In Tommo's descriptions of the natives, he almost never fails to mention tattoos, their placement, geometry, and condition. Here are just a few examples:
"a broad patch of tattooing [...] making him look as if he wore a huge pair of goggles" (1.20)
"bare legs, embellished with spiral tattooing, and somewhat resembling two miniature Trajan's columns" (1.20)
"tattooed limbs of brawny warriors" (10.21)
"two broad stripes of tattooing, diverging from the centre of his shaven crown" (11.9)
"three broad longitudinal stripes of tattooing" (11.28)
"whose decrepit forms time and tattooing seemed to have obliterated every trace of humanity" (12.9)
We could go on…and on. Even in the absence of tattoos, as with Fayaway's face, he cannot seem to resist, noting that it's "free from the hideous blemish of tattooing" (11.42).
This compulsion of our narrator could definitely have to do with the fact that a tattoo stays with you forever. For the Typee, it is a cultural signifier of community and belonging. Perhaps that's why Tommo goes so crazy when stern, old Karky has the idea to put ink onto our hero's skin.
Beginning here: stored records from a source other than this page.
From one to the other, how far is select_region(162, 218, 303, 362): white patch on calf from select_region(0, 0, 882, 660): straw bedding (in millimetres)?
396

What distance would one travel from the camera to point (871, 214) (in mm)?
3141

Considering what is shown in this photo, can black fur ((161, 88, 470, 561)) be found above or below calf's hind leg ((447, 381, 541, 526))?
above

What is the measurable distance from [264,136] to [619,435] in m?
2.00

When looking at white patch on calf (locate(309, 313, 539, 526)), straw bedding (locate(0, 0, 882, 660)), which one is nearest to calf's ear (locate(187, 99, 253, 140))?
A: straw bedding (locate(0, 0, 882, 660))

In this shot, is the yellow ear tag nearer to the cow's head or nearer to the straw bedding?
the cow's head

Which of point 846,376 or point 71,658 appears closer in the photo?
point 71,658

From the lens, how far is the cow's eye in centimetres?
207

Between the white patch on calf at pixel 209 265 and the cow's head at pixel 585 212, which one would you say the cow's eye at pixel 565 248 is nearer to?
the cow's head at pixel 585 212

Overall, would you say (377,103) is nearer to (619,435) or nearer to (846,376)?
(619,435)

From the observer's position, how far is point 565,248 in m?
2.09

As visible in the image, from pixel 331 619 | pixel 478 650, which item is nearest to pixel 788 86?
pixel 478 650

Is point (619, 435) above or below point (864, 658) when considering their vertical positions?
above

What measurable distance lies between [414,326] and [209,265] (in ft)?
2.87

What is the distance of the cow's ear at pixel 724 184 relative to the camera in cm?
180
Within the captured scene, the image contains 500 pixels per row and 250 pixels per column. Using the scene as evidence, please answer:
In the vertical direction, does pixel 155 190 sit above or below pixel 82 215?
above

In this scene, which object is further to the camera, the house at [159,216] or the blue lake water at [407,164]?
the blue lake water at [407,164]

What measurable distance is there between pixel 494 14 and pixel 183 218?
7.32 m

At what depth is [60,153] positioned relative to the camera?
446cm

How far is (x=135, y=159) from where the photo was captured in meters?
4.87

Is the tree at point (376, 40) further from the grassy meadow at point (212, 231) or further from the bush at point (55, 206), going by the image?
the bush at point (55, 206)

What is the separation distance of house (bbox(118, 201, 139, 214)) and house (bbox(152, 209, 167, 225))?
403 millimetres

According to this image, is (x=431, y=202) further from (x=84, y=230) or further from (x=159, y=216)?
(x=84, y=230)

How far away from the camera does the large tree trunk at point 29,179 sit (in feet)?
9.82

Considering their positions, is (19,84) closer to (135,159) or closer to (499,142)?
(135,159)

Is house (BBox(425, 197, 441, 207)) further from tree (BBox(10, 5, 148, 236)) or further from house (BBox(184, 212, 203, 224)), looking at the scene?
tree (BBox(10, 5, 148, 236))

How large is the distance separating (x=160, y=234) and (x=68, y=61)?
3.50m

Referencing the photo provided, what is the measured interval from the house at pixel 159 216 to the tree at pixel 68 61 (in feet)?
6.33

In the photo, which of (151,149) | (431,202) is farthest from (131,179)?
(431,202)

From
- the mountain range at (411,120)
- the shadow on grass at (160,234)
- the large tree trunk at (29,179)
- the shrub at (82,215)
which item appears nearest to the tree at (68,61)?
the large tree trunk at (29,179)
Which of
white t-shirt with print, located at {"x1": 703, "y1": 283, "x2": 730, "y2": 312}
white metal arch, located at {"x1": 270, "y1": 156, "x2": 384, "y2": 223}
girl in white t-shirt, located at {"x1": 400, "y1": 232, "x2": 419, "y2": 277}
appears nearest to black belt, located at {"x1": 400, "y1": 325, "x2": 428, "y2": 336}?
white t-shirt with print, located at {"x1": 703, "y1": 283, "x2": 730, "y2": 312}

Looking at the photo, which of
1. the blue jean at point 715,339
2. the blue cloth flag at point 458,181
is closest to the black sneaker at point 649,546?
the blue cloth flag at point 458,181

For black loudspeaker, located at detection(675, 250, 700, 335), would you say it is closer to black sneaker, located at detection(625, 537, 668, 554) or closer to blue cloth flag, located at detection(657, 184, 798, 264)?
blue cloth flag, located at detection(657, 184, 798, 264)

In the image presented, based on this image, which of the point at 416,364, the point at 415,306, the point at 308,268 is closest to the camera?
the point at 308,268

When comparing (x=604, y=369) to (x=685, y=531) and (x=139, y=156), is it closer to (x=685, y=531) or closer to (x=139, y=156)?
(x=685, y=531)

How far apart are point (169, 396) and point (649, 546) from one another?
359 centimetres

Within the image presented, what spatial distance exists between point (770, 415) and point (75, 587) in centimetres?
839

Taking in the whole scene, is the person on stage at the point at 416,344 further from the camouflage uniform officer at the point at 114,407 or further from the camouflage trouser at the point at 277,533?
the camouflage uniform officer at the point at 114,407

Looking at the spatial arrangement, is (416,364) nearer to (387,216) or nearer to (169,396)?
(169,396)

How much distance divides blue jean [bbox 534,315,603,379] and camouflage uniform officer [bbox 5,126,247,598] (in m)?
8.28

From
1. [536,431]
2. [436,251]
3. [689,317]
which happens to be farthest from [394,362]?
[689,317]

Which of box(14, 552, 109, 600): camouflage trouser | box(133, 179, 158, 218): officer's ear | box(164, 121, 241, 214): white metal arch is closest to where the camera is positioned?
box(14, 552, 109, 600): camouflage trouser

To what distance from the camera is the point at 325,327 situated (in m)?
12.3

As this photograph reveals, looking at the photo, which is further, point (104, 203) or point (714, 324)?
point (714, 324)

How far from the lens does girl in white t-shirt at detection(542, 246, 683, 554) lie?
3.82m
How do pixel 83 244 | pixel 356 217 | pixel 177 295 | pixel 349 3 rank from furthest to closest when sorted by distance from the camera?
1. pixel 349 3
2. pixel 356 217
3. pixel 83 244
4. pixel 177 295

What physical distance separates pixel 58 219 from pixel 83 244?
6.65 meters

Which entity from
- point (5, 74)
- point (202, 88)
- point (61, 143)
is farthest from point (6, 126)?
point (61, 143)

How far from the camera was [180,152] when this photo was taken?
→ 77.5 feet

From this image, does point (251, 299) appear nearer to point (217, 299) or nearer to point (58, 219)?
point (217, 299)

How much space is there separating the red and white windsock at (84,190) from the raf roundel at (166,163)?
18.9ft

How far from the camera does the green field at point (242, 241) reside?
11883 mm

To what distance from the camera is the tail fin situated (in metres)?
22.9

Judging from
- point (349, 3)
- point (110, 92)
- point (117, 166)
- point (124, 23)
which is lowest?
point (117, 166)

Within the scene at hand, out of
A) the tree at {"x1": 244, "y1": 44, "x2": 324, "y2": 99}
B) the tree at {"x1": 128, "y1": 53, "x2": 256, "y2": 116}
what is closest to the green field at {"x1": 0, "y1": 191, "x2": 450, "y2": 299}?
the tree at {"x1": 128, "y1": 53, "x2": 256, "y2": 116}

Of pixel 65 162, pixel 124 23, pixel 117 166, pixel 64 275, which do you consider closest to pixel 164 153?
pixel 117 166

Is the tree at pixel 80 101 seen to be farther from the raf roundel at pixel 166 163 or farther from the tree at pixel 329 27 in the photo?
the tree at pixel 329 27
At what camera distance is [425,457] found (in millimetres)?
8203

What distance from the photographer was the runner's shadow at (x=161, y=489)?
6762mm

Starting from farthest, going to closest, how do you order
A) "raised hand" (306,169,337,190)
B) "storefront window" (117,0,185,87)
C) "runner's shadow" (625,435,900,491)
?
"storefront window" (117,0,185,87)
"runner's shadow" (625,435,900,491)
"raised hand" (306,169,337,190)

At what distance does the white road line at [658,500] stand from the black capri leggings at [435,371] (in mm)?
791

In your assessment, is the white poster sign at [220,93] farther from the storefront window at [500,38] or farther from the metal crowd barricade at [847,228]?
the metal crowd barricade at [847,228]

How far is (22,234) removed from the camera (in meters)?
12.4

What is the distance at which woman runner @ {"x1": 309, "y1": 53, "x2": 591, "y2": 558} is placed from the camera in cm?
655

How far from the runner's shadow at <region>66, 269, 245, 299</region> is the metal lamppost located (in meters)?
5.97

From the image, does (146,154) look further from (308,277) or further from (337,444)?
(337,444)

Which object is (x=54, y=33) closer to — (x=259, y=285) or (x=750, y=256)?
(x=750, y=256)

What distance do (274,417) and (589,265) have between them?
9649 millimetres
It's only by begging that he escapes without that ink, but in that moment, he realizes: tattoos are important part of Typee life, of their religion and way of organizing the world, and "they were resolved to make a convert" (30.14) of him. A tattoo, he becomes convinced, will make it even harder to find freedom and a way home.
Here, a tattoo is a physical mark, a record, a memory made material. But could you think about it in a more symbolic way, too? If so, we wonder what "tattoos" Tommo might have carried with him unknowingly, long after he's left the island.